> **作業内容 1**:
本文にある次の一文を英語に訳してください。「高所得者層が多く住む地域に居住している男性では4年、女性では2年、低所得者層の多く住む地域の人たちより寿命が長いことが分かりました。」
> **作業内容 2**:
本文のうち、「それを裏付けるように、オース」から始まり「長いという結果が出てきます。」で終わる部分を、そのまま書き写してください。

> **本文**:
########################################
最近発表された統計では、所得が上位20%なら、下位の20%の人たちより、約6年寿命が長いというのです。このような所得と寿命の関係は以前から言われていることで、高所得者はそれだけ生活に余裕がありますから、健康に注意をし、身体に良いものを食べ、ジムに通って適度な運動をするなど、ストレスの少ない余裕のある生活を送ることができるからです。
一方、低所得者は、切り詰めた生活をし、長時間労働により食事も手間をかけないもの中心となり、またストレスのある生活で、あまり健康に注意を払うことがないからだと言われています。
さらに、教育についても、Year 12で働きに出た高卒の人と、大学に進学した人との比較では、大学進学者の方が高卒の人より寿命が4年長いという結果が明らかになりました。お金持ちの家庭では子どもの教育に熱心で、お金をかけて優秀な学校に入れてということが可能ですから、当然といえば当然ですね。
それを裏付けるように、オーストラリア統計局の発表(2009年)では、アボリジニ(オーストラリア先住民)の人たちの場合、ほかのオーストラリア人に比べて約10年、寿命が短いとされています。これはアボリジニの人たちのおかれた社会的環境が、非アボリジニの人たちよりも劣悪な環境だということから来ていますし、平均所得や学歴も、総じてほかのオーストラリア人に比べて低いという現実があります。
メルボルンの研究機関によるこの調査は、1万4,500人を対象に、毎年その死亡率と居住地域を調べたもので、たとえば、裕福な家庭の多い地域と、低所得者層が多い地域との違いを明らかにしています。
高所得者層が多く住む地域に居住している男性では4年、女性では2年、低所得者層の多く住む地域の人たちより寿命が長いことが分かりました。
もちろん、そう単純な話しではなくて、調査した学者も言っていますが、高額所得者層が多い地域を中心に、末期患者病棟などの医療施設が設けられていれば、当然、延命措置により死亡時期が延びて、統計数字としての寿命は長いという結果が出てきます。
そうなると、寿命が延びたから良いんだという話しではなくて、いかに充実した人生を送るか、ということがポイントになります。
所得が少し多くなったり、大学を卒業できたり、ということはもちろん本人にとって嬉しいことでしょうし、社会的にもある地位を得ることでもありますが、たとえそれで3年、4年寿命が延びたからといって、それを手放しで喜んでいてもしようがないのかなと思うのですが。
########################################
保存データ:
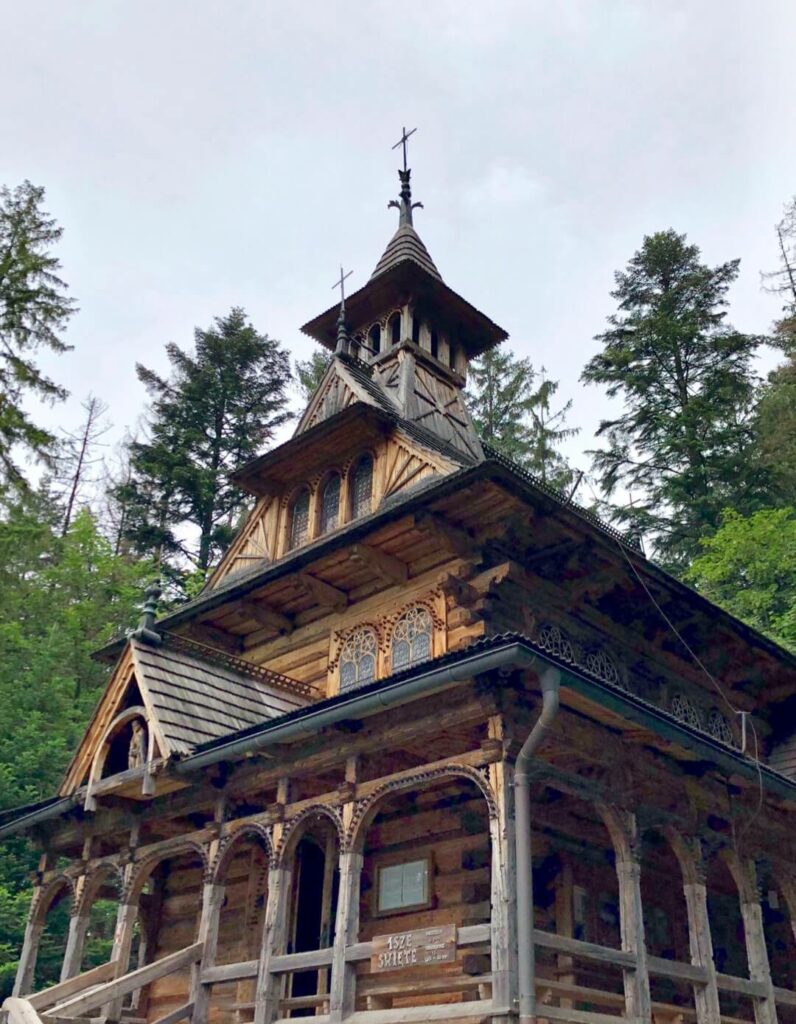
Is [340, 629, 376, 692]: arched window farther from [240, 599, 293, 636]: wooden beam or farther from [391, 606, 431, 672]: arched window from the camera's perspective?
[240, 599, 293, 636]: wooden beam

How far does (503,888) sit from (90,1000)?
5105 millimetres

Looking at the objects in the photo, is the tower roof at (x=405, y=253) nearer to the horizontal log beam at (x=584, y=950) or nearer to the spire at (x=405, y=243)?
the spire at (x=405, y=243)

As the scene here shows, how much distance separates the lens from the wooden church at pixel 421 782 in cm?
968

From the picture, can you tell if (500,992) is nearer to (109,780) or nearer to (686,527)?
(109,780)

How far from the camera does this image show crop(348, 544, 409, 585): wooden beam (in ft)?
45.3

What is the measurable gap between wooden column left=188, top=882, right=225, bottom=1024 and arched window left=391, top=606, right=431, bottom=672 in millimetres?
3911

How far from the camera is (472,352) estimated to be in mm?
22109

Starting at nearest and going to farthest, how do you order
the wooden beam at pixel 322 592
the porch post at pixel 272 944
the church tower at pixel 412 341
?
the porch post at pixel 272 944
the wooden beam at pixel 322 592
the church tower at pixel 412 341

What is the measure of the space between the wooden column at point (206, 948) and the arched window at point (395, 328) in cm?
1241

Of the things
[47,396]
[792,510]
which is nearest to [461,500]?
[47,396]

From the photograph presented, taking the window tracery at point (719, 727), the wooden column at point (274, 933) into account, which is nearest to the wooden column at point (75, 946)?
→ the wooden column at point (274, 933)

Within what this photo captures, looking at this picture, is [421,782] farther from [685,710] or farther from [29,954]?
[685,710]

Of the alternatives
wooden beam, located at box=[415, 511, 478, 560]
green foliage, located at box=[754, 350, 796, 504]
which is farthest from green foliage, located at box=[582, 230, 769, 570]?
wooden beam, located at box=[415, 511, 478, 560]

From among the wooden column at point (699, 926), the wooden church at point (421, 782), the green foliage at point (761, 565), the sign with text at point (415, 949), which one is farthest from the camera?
the green foliage at point (761, 565)
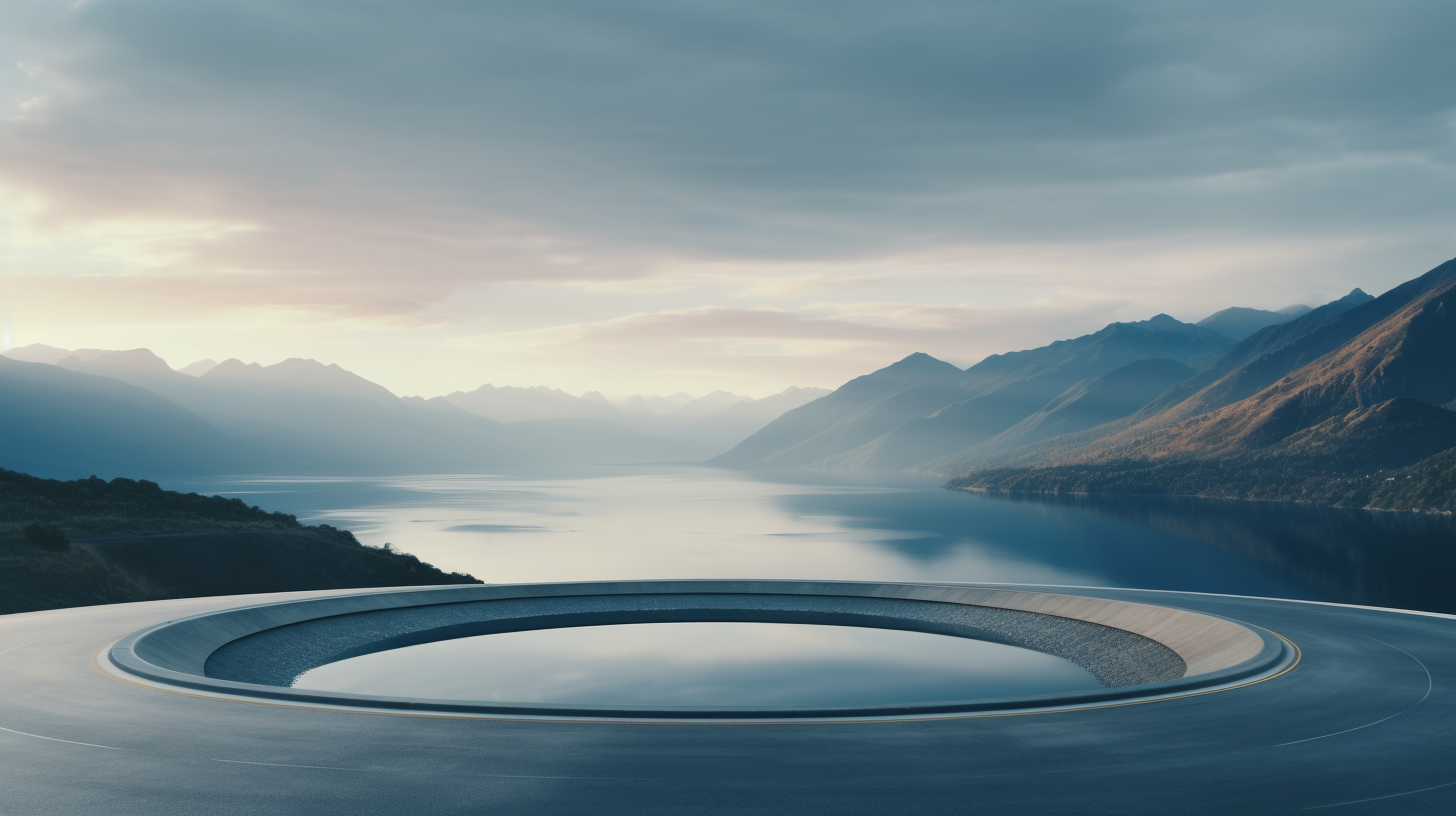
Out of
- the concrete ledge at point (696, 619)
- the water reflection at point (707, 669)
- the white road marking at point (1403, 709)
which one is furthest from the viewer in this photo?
the water reflection at point (707, 669)

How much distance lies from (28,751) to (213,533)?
200 ft

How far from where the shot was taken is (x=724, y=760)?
58.9 ft

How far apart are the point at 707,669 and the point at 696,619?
11478 millimetres

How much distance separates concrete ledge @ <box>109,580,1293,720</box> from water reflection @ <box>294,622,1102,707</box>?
157 cm

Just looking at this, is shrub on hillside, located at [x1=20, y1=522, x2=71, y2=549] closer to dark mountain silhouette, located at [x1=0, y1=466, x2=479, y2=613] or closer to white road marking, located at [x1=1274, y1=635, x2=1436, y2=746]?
dark mountain silhouette, located at [x1=0, y1=466, x2=479, y2=613]

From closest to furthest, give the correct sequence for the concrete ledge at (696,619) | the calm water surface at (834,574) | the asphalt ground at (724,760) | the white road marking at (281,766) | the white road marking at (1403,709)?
the asphalt ground at (724,760), the white road marking at (281,766), the white road marking at (1403,709), the concrete ledge at (696,619), the calm water surface at (834,574)

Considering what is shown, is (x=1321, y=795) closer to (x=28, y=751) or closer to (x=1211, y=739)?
(x=1211, y=739)

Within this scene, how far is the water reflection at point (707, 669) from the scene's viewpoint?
3788cm

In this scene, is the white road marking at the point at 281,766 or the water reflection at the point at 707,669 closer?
the white road marking at the point at 281,766

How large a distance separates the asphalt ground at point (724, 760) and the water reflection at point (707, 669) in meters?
13.7

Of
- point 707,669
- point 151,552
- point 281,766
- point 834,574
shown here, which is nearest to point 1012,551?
point 834,574

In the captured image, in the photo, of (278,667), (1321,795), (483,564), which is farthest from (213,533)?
(1321,795)

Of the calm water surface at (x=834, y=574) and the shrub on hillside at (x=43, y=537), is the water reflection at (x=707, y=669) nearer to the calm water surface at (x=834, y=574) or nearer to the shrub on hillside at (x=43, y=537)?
the calm water surface at (x=834, y=574)

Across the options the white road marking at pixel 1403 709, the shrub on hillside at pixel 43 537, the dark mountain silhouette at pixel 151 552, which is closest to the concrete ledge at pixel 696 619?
the white road marking at pixel 1403 709
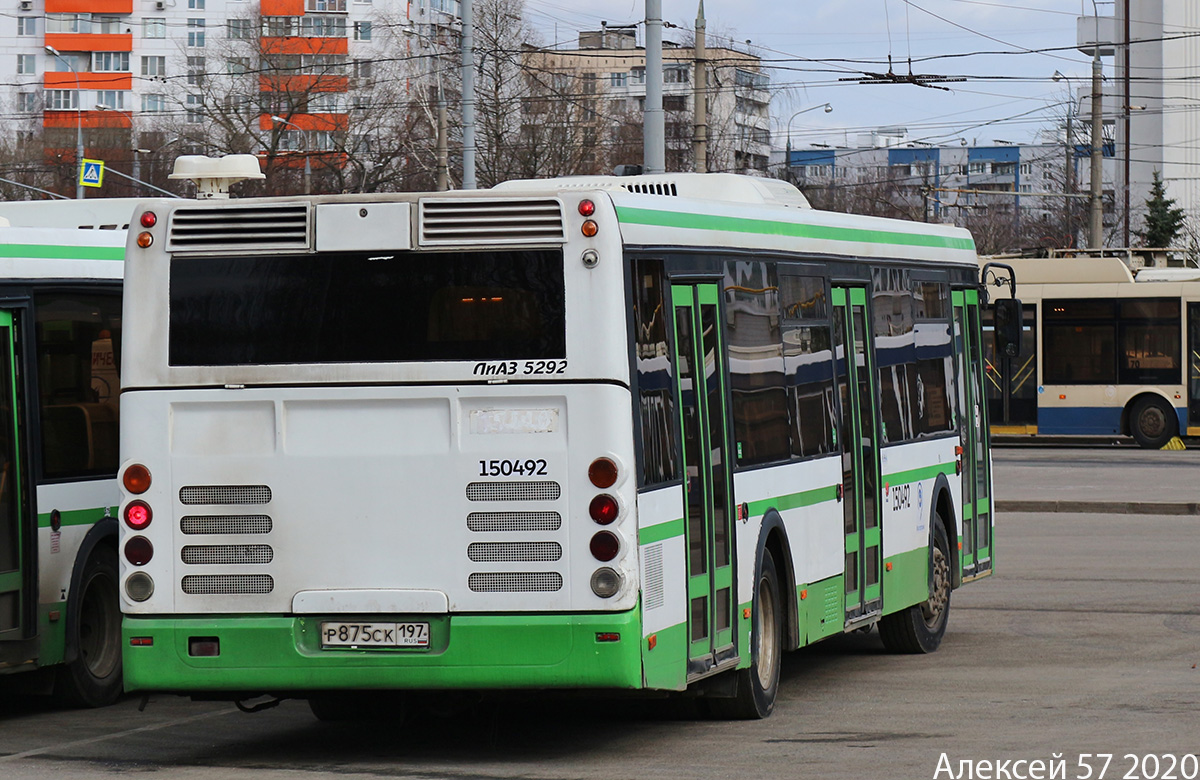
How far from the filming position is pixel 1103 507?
2425 centimetres

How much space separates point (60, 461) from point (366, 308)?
3.08m

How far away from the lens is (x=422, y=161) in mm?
63000

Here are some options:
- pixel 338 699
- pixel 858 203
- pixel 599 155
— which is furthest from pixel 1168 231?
pixel 338 699

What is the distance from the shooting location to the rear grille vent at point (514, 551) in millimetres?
8570

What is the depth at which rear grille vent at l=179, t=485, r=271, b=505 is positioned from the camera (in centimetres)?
884

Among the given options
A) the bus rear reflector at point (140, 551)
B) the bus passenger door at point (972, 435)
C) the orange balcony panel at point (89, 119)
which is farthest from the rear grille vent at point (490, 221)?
the orange balcony panel at point (89, 119)

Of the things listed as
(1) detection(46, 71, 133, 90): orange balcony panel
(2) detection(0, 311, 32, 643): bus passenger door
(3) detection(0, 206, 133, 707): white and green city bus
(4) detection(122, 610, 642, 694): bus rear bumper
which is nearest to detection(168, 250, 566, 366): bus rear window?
(4) detection(122, 610, 642, 694): bus rear bumper

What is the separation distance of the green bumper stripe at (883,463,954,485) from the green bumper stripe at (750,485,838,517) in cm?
104

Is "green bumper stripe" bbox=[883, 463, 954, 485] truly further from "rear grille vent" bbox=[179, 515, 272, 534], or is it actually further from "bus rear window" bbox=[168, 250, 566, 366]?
"rear grille vent" bbox=[179, 515, 272, 534]

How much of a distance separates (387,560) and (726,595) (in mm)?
1802

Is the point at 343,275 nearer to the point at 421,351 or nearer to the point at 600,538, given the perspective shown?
the point at 421,351

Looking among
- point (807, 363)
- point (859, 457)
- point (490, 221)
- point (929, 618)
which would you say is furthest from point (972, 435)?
point (490, 221)

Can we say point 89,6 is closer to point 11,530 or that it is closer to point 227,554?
point 11,530

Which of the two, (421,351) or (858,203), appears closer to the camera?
(421,351)
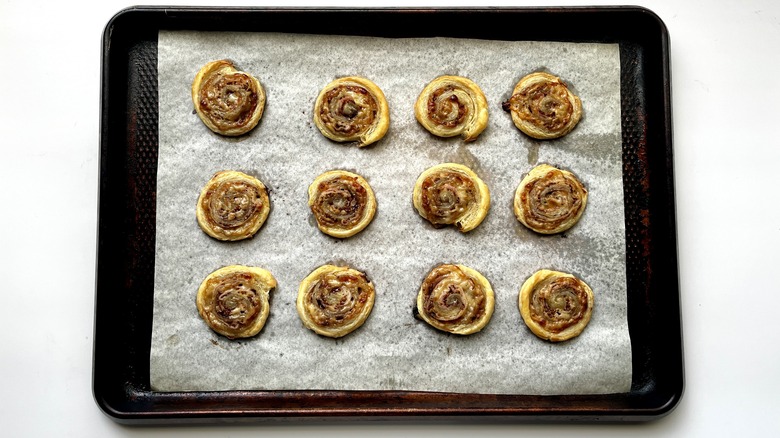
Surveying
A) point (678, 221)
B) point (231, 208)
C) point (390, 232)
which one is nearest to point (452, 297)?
point (390, 232)

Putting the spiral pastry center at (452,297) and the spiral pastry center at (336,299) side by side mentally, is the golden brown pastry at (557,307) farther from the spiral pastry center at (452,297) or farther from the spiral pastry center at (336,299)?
the spiral pastry center at (336,299)

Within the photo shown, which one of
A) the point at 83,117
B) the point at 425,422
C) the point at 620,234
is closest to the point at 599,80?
the point at 620,234

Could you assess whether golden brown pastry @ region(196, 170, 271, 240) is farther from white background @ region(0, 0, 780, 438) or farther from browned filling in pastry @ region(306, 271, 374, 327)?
white background @ region(0, 0, 780, 438)

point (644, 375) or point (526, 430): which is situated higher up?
point (644, 375)

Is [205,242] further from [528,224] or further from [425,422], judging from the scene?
[528,224]

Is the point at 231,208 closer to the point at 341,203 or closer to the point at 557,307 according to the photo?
the point at 341,203

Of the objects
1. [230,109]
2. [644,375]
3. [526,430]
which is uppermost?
[230,109]
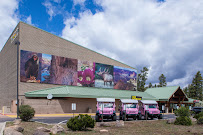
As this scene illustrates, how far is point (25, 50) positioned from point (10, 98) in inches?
453

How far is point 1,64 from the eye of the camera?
55.4 meters

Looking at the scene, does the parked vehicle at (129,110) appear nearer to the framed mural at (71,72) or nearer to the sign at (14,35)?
the framed mural at (71,72)

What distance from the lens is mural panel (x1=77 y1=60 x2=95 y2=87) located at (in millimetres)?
48906

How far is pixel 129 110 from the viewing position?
2447 cm

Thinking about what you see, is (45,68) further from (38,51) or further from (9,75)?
(9,75)

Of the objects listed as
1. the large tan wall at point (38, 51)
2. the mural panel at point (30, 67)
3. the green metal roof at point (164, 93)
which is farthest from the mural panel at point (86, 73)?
the green metal roof at point (164, 93)

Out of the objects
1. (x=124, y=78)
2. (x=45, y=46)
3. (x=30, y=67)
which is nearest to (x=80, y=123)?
(x=30, y=67)

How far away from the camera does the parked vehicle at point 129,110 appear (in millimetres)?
24281

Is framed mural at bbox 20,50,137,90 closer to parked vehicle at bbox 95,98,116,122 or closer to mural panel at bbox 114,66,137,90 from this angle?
mural panel at bbox 114,66,137,90

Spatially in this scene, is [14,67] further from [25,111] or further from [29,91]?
[25,111]

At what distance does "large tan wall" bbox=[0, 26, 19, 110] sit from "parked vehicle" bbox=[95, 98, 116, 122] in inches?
952

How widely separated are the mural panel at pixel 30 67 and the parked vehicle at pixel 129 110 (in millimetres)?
22488

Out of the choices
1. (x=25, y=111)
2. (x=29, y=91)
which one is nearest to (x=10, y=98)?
(x=29, y=91)

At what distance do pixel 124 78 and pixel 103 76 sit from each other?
8.53 m
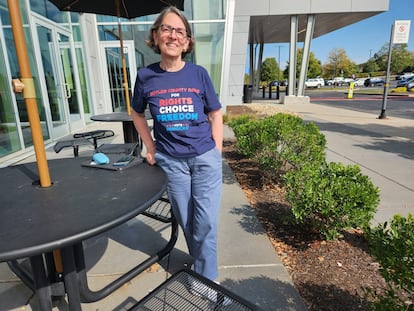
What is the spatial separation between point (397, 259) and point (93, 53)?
11143mm

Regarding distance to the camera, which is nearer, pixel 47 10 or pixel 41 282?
pixel 41 282

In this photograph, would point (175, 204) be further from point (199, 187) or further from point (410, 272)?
point (410, 272)

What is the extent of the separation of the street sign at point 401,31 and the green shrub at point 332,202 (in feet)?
32.2

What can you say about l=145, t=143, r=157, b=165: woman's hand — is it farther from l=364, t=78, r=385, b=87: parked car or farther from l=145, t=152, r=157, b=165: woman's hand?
l=364, t=78, r=385, b=87: parked car

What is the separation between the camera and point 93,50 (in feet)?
33.7

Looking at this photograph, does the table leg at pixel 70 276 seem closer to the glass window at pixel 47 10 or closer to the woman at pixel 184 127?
the woman at pixel 184 127

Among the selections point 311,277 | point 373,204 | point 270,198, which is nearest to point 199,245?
point 311,277

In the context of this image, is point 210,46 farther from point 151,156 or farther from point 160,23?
point 151,156

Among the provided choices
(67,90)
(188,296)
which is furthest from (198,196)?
(67,90)

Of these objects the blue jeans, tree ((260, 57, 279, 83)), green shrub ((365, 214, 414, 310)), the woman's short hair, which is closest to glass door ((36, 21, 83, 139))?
the woman's short hair

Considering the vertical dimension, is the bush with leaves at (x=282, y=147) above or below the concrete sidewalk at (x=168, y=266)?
above

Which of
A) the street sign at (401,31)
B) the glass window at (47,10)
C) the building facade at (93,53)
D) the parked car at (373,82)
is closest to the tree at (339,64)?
the parked car at (373,82)

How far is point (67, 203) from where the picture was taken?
1.19 meters

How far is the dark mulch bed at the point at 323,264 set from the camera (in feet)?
6.12
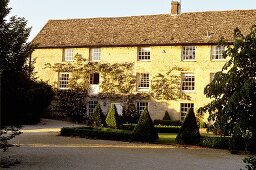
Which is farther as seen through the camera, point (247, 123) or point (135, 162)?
point (247, 123)

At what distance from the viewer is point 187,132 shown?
74.5 feet

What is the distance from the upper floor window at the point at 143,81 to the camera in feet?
124

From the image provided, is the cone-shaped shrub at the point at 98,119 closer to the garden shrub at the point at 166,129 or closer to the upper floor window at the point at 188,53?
the garden shrub at the point at 166,129

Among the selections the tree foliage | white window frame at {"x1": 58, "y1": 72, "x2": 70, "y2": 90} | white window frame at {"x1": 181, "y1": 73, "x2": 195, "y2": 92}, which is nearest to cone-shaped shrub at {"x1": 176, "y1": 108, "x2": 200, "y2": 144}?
the tree foliage

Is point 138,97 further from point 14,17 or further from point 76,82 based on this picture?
point 14,17

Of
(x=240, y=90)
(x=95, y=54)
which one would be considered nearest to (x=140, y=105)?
(x=95, y=54)

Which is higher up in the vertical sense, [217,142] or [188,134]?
[188,134]

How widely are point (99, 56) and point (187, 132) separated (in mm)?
18801

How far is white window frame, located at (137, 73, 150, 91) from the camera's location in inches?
1492

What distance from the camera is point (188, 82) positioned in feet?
120

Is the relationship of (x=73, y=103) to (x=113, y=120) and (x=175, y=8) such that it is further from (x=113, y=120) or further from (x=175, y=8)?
(x=175, y=8)

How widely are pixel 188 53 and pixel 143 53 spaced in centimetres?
453

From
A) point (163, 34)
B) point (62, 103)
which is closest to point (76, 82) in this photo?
point (62, 103)

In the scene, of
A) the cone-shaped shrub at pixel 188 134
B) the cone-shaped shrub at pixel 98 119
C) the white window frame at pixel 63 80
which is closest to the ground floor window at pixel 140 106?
the cone-shaped shrub at pixel 98 119
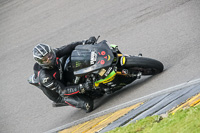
########################################
> **解答 1**:
It was found that men living in areas where many high-income people live have lifespans four years longer, and women two years longer, than people living in areas where many low-income people live.

> **解答 2**:
それを裏付けるように、オーストラリア統計局の発表(2009年)では、アボリジニ(オーストラリア先住民)の人たちの場合、ほかのオーストラリア人に比べて約10年、寿命が短いとされています。これはアボリジニの人たちのおかれた社会的環境が、非アボリジニの人たちよりも劣悪な環境だということから来ていますし、平均所得や学歴も、総じてほかのオーストラリア人に比べて低いという現実があります。
メルボルンの研究機関によるこの調査は、1万4,500人を対象に、毎年その死亡率と居住地域を調べたもので、たとえば、裕福な家庭の多い地域と、低所得者層が多い地域との違いを明らかにしています。
高所得者層が多く住む地域に居住している男性では4年、女性では2年、低所得者層の多く住む地域の人たちより寿命が長いことが分かりました。
もちろん、そう単純な話しではなくて、調査した学者も言っていますが、高額所得者層が多い地域を中心に、末期患者病棟などの医療施設が設けられていれば、当然、延命措置により死亡時期が延びて、統計数字としての寿命は長いという結果が出てきます。